▸ **Assignment**: Whenever the string "models" appears in a line below, please copy the line out.

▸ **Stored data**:
_ _ _ _

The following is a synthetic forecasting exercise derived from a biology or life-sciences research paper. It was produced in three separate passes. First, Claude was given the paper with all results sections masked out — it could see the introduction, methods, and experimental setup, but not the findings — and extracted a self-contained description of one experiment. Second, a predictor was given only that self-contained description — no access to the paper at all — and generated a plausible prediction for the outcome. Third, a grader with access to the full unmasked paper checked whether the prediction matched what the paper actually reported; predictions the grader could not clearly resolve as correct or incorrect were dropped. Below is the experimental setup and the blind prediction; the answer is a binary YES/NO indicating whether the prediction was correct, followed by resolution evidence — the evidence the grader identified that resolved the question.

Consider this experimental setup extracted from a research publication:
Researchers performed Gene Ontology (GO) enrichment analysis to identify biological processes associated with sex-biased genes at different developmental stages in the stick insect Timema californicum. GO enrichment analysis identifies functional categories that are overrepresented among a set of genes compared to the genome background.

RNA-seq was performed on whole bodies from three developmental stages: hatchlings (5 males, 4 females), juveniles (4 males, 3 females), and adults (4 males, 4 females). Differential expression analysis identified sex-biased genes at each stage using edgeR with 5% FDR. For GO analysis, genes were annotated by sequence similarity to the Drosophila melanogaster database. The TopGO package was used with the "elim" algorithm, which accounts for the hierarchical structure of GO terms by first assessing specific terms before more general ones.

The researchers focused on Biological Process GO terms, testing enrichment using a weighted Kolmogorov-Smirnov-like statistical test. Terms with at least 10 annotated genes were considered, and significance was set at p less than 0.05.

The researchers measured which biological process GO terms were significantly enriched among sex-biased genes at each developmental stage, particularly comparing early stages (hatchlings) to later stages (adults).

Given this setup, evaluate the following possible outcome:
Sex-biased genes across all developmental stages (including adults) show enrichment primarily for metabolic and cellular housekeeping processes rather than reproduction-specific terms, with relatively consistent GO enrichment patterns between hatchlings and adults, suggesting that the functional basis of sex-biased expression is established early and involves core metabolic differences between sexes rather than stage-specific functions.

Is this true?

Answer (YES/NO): NO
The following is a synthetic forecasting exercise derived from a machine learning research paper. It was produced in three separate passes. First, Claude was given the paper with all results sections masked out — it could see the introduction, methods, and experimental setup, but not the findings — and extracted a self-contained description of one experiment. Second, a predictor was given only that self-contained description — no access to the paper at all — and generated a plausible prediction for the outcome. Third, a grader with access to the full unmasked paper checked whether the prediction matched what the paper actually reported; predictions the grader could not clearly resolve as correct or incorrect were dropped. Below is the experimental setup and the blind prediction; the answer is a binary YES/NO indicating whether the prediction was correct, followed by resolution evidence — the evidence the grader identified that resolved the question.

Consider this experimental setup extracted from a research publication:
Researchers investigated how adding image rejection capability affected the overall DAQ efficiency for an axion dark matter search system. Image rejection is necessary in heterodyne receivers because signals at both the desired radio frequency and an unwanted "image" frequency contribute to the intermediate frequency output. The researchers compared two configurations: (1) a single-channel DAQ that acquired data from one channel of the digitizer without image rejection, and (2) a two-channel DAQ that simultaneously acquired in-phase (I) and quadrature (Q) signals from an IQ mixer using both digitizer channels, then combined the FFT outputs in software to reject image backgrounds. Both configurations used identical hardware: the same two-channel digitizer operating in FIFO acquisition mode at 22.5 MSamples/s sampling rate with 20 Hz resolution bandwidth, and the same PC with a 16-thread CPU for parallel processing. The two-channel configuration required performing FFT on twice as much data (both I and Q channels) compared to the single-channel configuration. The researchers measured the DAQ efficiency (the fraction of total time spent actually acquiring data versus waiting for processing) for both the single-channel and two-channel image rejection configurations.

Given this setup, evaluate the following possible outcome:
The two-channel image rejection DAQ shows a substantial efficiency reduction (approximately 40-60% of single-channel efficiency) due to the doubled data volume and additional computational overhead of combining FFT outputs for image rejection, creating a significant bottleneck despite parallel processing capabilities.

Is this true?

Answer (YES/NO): NO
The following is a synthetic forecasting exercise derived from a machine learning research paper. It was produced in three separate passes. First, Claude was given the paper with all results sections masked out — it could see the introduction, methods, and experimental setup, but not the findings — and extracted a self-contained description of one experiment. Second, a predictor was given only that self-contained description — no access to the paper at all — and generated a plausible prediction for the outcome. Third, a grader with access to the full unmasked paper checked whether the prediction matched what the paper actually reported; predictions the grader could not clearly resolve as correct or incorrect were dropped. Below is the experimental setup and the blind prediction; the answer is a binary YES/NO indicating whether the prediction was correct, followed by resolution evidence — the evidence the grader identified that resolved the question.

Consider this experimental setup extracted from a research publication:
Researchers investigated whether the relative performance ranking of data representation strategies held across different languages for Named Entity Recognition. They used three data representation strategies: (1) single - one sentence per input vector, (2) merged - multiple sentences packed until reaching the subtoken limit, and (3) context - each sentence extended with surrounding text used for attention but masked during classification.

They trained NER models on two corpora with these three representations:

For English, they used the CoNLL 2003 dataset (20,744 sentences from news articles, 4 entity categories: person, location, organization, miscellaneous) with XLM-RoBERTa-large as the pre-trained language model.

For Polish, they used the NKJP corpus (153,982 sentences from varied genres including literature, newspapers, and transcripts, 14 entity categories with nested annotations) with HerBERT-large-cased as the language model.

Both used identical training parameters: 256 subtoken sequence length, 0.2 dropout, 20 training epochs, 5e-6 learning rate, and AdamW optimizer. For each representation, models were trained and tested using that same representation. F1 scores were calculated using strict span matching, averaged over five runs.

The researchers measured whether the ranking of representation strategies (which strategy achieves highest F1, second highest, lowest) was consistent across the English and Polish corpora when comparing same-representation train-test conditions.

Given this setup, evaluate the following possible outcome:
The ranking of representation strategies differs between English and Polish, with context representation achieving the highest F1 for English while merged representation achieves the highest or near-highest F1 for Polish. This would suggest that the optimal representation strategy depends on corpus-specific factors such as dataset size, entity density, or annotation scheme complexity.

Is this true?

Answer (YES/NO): NO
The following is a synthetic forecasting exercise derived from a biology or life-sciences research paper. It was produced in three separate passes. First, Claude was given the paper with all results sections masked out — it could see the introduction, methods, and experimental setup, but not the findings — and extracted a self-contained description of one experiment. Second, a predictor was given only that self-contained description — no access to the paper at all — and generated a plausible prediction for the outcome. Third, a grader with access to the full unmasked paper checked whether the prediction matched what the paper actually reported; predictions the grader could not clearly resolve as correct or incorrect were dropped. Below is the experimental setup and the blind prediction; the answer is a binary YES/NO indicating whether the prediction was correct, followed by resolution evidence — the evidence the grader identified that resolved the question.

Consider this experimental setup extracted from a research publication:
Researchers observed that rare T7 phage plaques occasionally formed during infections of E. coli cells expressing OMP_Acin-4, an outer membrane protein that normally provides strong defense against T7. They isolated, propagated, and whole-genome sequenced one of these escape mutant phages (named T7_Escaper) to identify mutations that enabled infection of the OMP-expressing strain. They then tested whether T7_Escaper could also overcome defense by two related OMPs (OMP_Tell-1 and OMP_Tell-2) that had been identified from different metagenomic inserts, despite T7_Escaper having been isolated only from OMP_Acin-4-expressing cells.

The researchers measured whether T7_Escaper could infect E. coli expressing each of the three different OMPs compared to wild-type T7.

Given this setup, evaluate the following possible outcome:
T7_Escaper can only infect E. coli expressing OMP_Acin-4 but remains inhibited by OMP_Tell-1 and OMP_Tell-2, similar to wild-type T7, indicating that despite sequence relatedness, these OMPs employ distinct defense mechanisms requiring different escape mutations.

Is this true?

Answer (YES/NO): NO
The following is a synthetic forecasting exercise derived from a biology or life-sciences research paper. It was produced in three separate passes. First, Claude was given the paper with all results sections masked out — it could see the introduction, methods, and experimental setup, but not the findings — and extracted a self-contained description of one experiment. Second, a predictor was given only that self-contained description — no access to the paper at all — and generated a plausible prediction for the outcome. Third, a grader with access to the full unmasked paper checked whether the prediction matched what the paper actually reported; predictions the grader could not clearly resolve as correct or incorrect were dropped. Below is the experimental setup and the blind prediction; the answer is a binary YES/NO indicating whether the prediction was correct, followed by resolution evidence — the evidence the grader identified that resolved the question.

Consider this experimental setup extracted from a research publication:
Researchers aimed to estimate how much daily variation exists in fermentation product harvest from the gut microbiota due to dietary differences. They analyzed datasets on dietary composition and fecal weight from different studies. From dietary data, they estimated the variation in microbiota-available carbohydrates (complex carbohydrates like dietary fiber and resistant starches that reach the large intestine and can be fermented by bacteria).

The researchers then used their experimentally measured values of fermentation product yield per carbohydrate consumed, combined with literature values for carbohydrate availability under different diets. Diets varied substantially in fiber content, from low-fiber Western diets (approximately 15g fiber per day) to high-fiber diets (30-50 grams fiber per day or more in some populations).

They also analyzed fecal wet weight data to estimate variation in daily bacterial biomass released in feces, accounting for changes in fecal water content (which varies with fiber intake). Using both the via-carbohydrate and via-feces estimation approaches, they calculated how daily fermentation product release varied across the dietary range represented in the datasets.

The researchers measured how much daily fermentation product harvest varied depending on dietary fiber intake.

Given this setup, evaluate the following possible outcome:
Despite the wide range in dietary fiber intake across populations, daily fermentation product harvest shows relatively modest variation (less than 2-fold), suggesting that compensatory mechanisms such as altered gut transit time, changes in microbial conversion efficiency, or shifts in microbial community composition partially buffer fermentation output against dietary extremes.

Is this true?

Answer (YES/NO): NO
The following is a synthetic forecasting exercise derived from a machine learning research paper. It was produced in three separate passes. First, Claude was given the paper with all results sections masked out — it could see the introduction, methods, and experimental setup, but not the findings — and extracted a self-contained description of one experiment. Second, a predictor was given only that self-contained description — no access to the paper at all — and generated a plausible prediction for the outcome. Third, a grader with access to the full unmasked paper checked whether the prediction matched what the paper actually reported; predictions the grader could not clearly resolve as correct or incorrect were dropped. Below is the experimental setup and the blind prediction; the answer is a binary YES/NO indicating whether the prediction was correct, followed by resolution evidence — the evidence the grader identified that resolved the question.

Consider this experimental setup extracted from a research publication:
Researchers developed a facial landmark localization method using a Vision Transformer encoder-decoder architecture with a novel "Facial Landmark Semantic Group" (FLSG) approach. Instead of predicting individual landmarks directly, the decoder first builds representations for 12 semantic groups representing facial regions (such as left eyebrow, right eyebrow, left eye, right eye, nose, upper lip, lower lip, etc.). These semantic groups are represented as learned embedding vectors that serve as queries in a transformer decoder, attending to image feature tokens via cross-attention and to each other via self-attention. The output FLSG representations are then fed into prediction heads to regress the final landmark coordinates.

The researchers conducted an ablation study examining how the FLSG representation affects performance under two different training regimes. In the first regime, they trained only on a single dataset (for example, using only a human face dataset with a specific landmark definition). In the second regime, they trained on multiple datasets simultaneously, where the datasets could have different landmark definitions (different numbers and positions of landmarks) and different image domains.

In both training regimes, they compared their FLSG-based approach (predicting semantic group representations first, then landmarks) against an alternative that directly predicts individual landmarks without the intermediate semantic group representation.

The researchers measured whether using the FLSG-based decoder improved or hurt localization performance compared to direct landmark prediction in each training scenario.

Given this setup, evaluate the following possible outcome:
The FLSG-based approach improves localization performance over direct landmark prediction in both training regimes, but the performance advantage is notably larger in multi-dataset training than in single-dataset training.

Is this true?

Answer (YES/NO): NO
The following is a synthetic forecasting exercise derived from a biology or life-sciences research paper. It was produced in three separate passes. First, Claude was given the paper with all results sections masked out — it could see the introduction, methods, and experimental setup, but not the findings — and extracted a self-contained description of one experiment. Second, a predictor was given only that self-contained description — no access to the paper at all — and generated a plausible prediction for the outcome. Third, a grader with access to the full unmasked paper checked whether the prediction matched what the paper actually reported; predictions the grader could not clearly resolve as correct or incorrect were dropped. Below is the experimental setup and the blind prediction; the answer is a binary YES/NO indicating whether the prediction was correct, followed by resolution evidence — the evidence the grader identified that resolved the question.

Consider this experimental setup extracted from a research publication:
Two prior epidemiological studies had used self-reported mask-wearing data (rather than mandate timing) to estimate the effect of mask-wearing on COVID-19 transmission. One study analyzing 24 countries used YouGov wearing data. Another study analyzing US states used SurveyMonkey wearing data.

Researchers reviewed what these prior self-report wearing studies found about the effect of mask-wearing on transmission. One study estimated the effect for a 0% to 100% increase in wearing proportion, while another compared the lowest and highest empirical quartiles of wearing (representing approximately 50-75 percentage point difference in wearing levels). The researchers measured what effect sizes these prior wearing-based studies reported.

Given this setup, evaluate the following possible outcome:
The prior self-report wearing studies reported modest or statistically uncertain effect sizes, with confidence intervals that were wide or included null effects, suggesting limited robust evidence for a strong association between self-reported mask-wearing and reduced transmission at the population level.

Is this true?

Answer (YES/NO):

_ _ _ _

▸ **Solution for this task**:
They trained NER models on two corpora with these three representations:
Both used identical training parameters: 256 subtoken sequence length, 0.2 dropout, 20 training epochs, 5e-6 learning rate, and AdamW optimizer. For each representation, models were trained and tested using that same representation. F1 scores were calculated using strict span matching, averaged over five runs.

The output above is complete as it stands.